Copy the items again, starting with the line that contains "What is the distance" and going on through the end of the items, requests included. Offset every distance value in the answers by adding 38.

[Spatial items tied to images]
%%
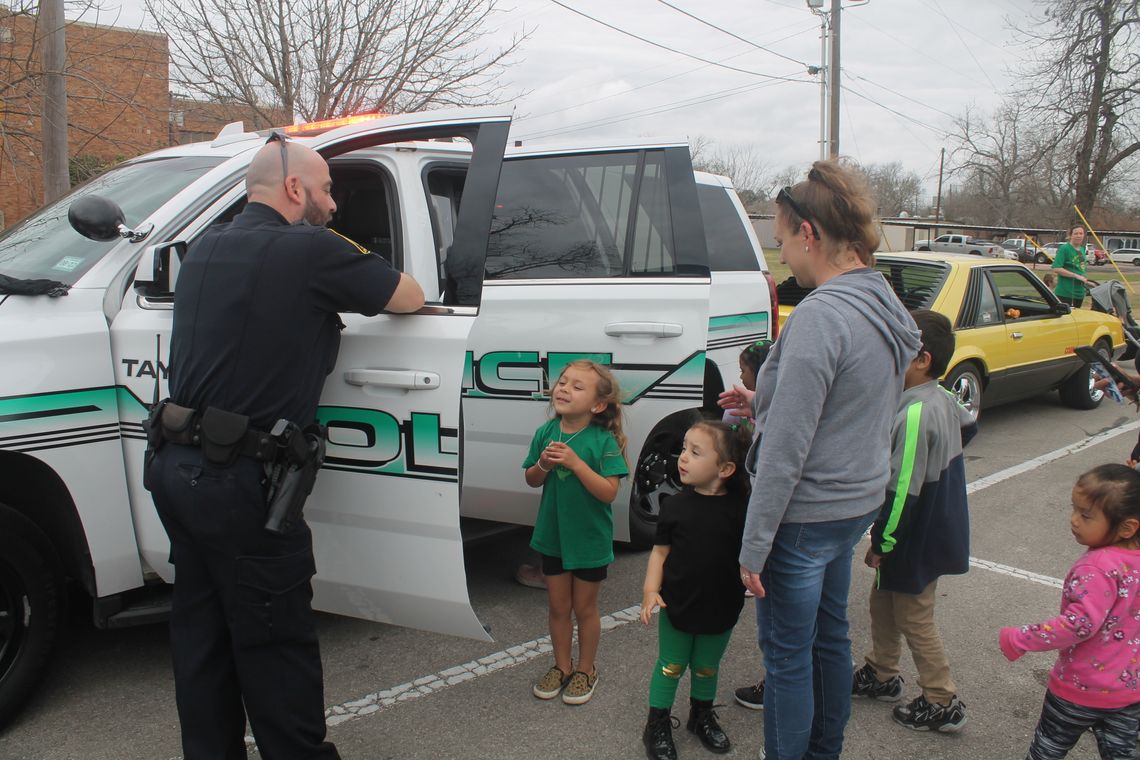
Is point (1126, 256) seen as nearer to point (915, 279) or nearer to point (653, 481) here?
point (915, 279)

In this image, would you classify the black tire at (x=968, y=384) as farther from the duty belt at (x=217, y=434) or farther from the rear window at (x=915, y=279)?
the duty belt at (x=217, y=434)

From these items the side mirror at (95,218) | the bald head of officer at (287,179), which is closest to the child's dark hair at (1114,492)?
the bald head of officer at (287,179)

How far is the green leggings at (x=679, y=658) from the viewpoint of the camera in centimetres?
283

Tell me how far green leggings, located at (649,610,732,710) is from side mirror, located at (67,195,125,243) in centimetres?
228

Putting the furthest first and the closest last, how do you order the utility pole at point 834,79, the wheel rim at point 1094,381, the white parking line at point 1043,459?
the utility pole at point 834,79
the wheel rim at point 1094,381
the white parking line at point 1043,459

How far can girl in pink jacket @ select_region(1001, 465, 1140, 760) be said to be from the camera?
7.83ft

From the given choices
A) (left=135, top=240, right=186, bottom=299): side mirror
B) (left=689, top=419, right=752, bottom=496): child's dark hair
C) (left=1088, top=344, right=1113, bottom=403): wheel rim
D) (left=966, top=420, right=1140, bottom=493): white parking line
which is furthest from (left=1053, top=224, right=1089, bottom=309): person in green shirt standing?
(left=135, top=240, right=186, bottom=299): side mirror

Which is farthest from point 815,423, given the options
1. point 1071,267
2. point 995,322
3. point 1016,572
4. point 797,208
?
point 1071,267

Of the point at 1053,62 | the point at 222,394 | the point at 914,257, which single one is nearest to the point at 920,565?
the point at 222,394

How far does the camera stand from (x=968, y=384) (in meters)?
7.15

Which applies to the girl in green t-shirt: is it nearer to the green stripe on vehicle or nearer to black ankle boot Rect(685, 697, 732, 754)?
black ankle boot Rect(685, 697, 732, 754)

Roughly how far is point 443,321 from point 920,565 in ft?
6.13

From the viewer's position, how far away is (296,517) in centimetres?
237

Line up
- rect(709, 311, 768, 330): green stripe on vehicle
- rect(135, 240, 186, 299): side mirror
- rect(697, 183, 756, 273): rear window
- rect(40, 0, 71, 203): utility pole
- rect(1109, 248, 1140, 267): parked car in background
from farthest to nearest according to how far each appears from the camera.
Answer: rect(1109, 248, 1140, 267): parked car in background < rect(40, 0, 71, 203): utility pole < rect(697, 183, 756, 273): rear window < rect(709, 311, 768, 330): green stripe on vehicle < rect(135, 240, 186, 299): side mirror
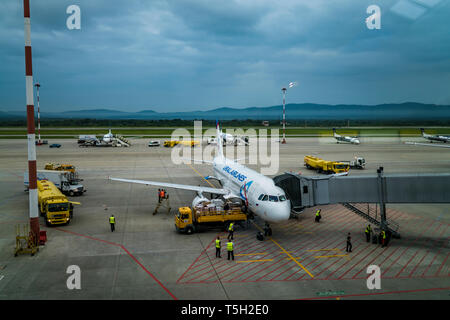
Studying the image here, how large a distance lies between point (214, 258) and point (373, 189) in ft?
43.1

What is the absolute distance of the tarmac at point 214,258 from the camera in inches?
713

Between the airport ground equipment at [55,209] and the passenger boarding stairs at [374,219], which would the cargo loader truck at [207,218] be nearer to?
the passenger boarding stairs at [374,219]

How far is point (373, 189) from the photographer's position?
84.7 ft

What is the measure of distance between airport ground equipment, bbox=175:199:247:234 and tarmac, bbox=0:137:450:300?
0.80 m

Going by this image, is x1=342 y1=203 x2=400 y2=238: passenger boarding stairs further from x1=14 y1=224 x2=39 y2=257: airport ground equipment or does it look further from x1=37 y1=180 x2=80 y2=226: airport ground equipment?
→ x1=37 y1=180 x2=80 y2=226: airport ground equipment

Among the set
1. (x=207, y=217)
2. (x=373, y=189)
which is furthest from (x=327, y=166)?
(x=207, y=217)

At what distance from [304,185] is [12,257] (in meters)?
21.4

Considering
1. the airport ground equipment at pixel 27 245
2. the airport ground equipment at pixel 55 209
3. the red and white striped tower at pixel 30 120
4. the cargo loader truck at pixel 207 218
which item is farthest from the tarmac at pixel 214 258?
the red and white striped tower at pixel 30 120

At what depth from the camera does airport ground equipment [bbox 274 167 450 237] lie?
24.7 metres

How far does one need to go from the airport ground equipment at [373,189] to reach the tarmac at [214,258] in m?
3.14

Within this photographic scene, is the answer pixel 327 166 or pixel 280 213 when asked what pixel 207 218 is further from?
pixel 327 166

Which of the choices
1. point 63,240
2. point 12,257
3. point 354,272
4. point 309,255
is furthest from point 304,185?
point 12,257

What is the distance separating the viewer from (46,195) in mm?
31875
%%
ANSWER FOR THIS EXERCISE:
What is the distance separating the viewer from (46,195) in mm?
31913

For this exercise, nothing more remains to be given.